The LQ.AI Atlas LQ.AI's documentation, bound to the code it describes
234 documents
skills/skill-creator/test-plan.md

Acceptance Test Plan — Skill Creator v1.0.0

Skill summary

Meta-skill for building new skills via conversation. When attached, drives a structured conversation: what does the skill do, when should it trigger, what inputs does it need, what output format, what edge cases. Produces a complete SKILL.md plus optional supporting files in agentskills.io format.

Test corpus requirements

Skill Creator's test "corpus" is a set of 5–8 skill-creation scenarios — descriptions of skills a user might want to create. Each scenario describes the skill in user-language; the test runs the Skill Creator against the scenario and verifies the output skill is well-formed.

Suggested scenarios:

  • At least 1 simple review skill ("I want a skill that reviews termination clauses for fairness").
  • At least 1 skill with perspective branching ("I want a skill that reviews vendor contracts from the customer's perspective").
  • At least 1 skill with optional-input design ("I want a skill that reviews contracts and lets me specify the deal context").
  • At least 1 transformation skill ("I want a skill that rewrites legal text in plain English for our sales team").
  • At least 1 extraction skill ("I want a skill that extracts deadlines from regulatory bulletins").
  • At least 1 fork-an-existing-skill scenario ("I want a version of NDA Review calibrated to our company's specific risk tolerances").

**DATA SECTION:**
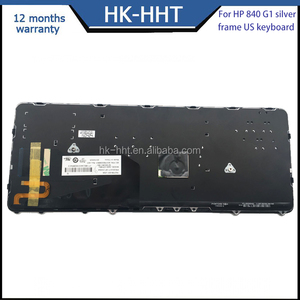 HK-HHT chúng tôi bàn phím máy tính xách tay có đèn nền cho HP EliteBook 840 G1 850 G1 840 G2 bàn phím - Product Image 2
...
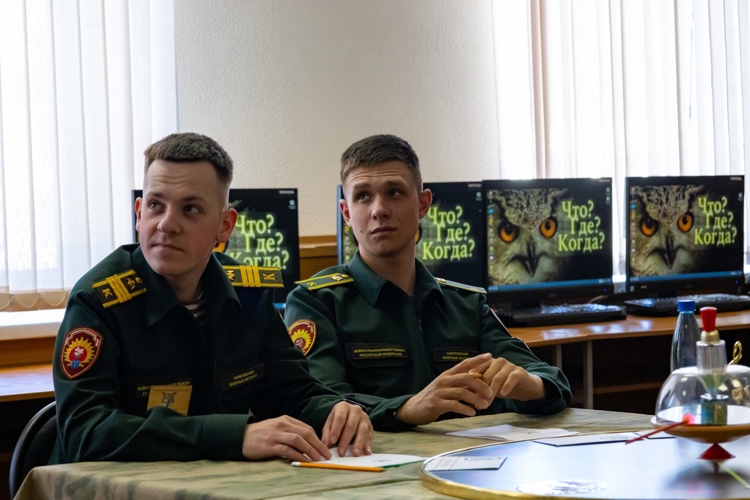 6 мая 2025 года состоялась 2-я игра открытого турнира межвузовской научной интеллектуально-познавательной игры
---
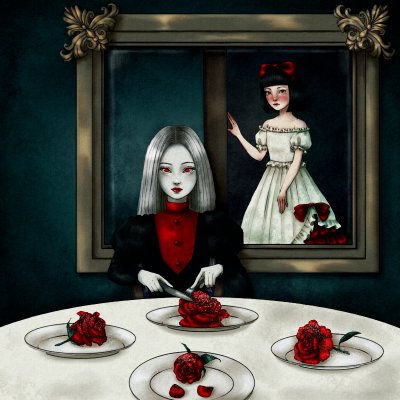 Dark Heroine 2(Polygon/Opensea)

**WHAT THE TASK REQUIRES:**
Could you return the full Skill Creator test plan above, word for word?

**ANSWER TO THIS PROBLEM:**
The LQ.AI Atlas LQ.AI's documentation, bound to the code it describes
234 documents
skills/skill-creator/test-plan.md

Acceptance Test Plan — Skill Creator v1.0.0

Skill summary

Meta-skill for building new skills via conversation. When attached, drives a structured conversation: what does the skill do, when should it trigger, what inputs does it need, what output format, what edge cases. Produces a complete SKILL.md plus optional supporting files in agentskills.io format.

Test corpus requirements

Skill Creator's test "corpus" is a set of 5–8 skill-creation scenarios — descriptions of skills a user might want to create. Each scenario describes the skill in user-language; the test runs the Skill Creator against the scenario and verifies the output skill is well-formed.

Suggested scenarios:

  • At least 1 simple review skill ("I want a skill that reviews termination clauses for fairness").
  • At least 1 skill with perspective branching ("I want a skill that reviews vendor contracts from the customer's perspective").
  • At least 1 skill with optional-input design ("I want a skill that reviews contracts and lets me specify the deal context").
  • At least 1 transformation skill ("I want a skill that rewrites legal text in plain English for our sales team").
  • At least 1 extraction skill ("I want a skill that extracts deadlines from regulatory bulletins").
  • At least 1 fork-an-existing-skill scenario ("I want a version of NDA Review calibrated to our company's specific risk tolerances").